Les causes sexuelles sont nombreuses, avec chacune leur propre armée. Ceux qui sont pour le droit de s'habiller comme ils veulent dans la rue, ceux qui sont pour se déshabiller à la plage, ceux qui sont pour l'avortement, ceux qui sont contre, ceux qui sont pour ou contre l'homosexualité. Chacun dans son coin, chacun et sa bataille qu'il croit sacrée. En attendant, des dizaines de milliers de filles sont encore excisées chaque mois dans le monde. Des dizaines de milliers de femmes avortent dans des conditions catastrophiques pour leur santé mentale et physique. Des millions accouchent aussi dans des conditions tout aussi catastrophiques, d'enfants non désirés, démunies de tout moyen pour les élever dignement. D'autres meurent d'envie d'en avoir, passant par des procédures pénibles qui rendent la maternité un chemin de croix. Des peuples à l'histoire prestigieuse disparaissent par dénatalité massive. Des femmes sont encore considérées comme des sorcières potentielles, des envoûteuses d'homme, indignes de toute autonomie civile ou éducationnelle, qu'il faut cacher sous le voile et derrière des murs.

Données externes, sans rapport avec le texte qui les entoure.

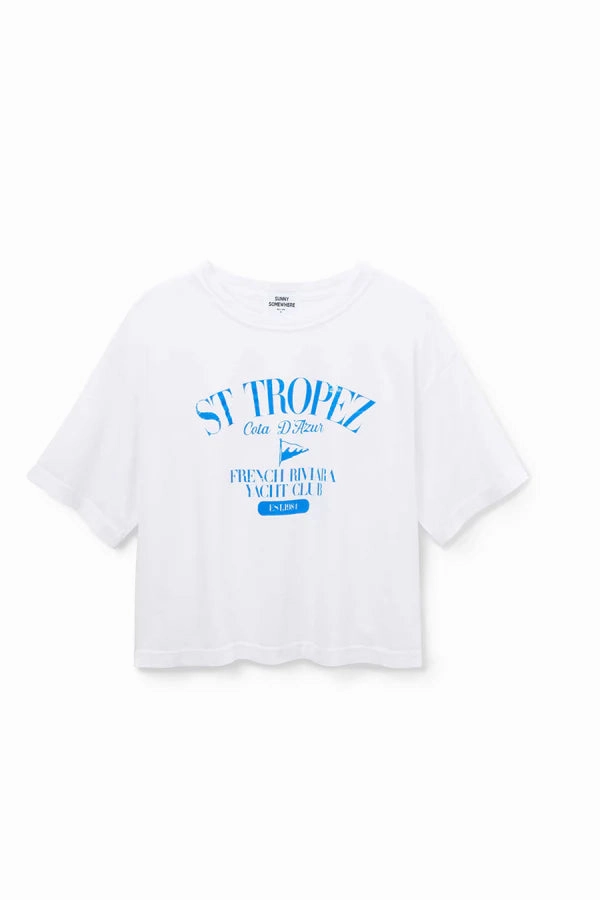 Sunny Somewhere St Tropez Boyfriend Tee ErgonomicShape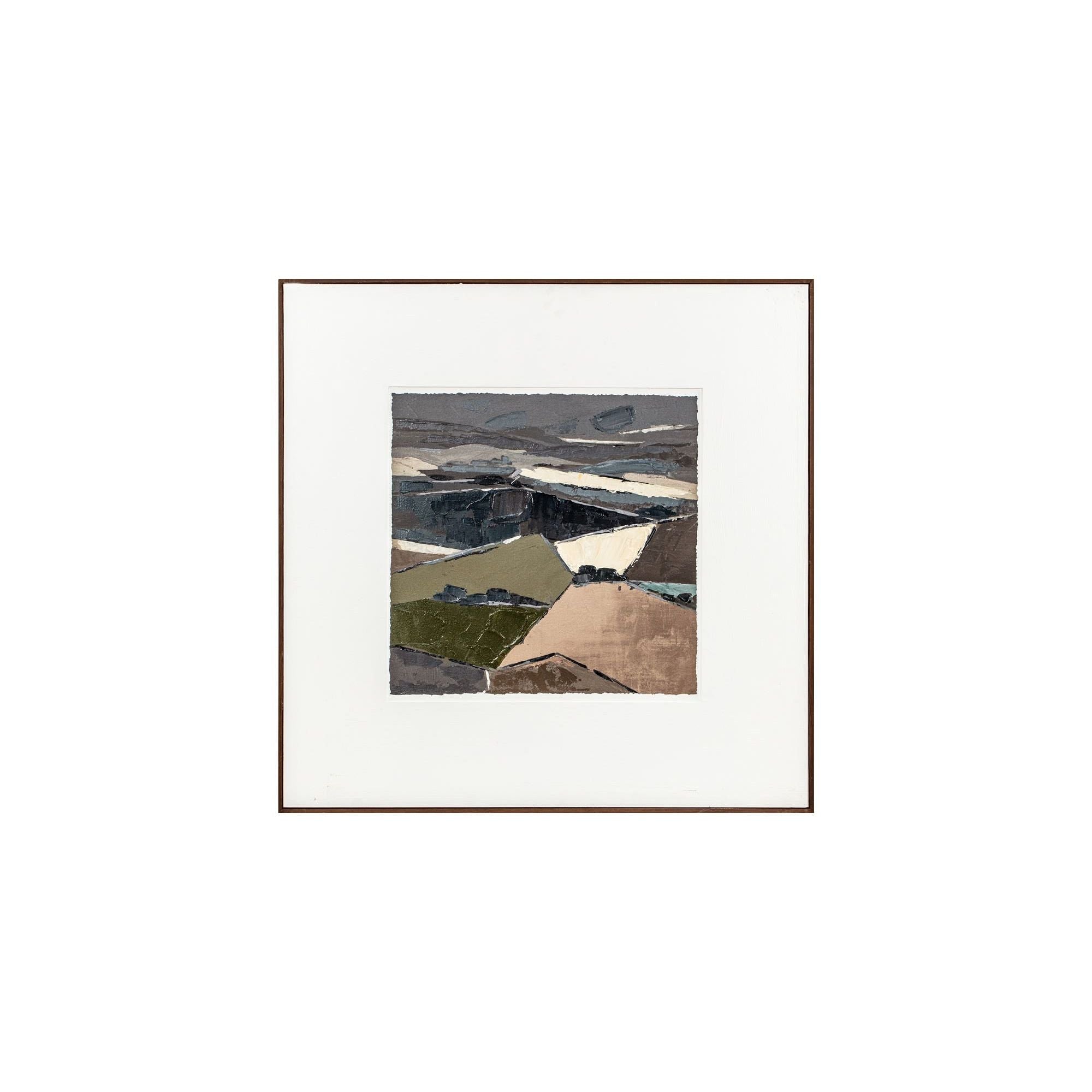 Moe's Home Vale Framed Painting - Image 1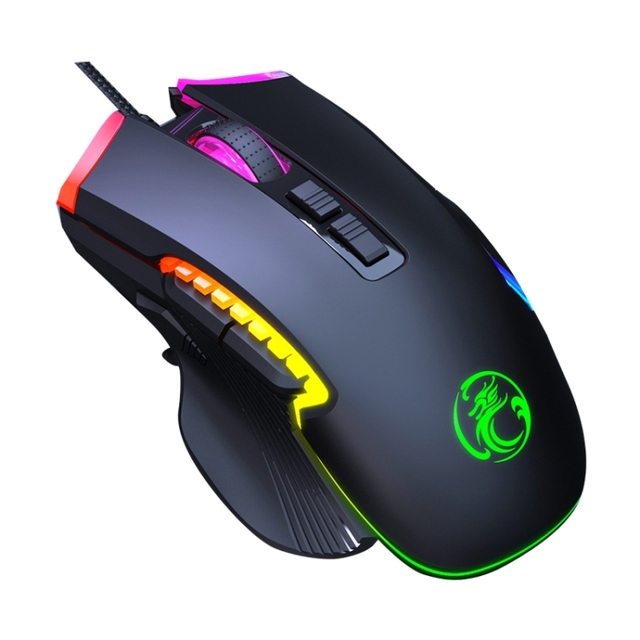 Original IMICE T70 8-Button 7200DPI RGB Lighting 6-speed Programmable Wired Gaming Mouse IMICE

La Cité est en grand déséquilibre. Se battre pour sa cause, son bout de la lorgnette, est une braise de plus jetée dans la fournaise. Comprendre la sexualité, la recadrer comme un appétit merveilleux, comme un outil de la reproduction, pas comme son moteur, l'intégrer dans l'échelle des autres appétits, apportera la paix dans l'individu et sa Cité. C'est le Projet de l'homme et de la femme. Il n'a encore jamais été accompli. Le bonheur sexuel, jusqu'à présent, a été en préparation. L'humanité a vécu sa phase d'éducation sexuelle, avec ce qui y est beau et ce qui y est très laid. Vraiment très laid. La laideur de la sexualité est l'urgence, pas sa beauté, qu'on a tous l'occasion de retrouver à deux, ou même avec soi-même.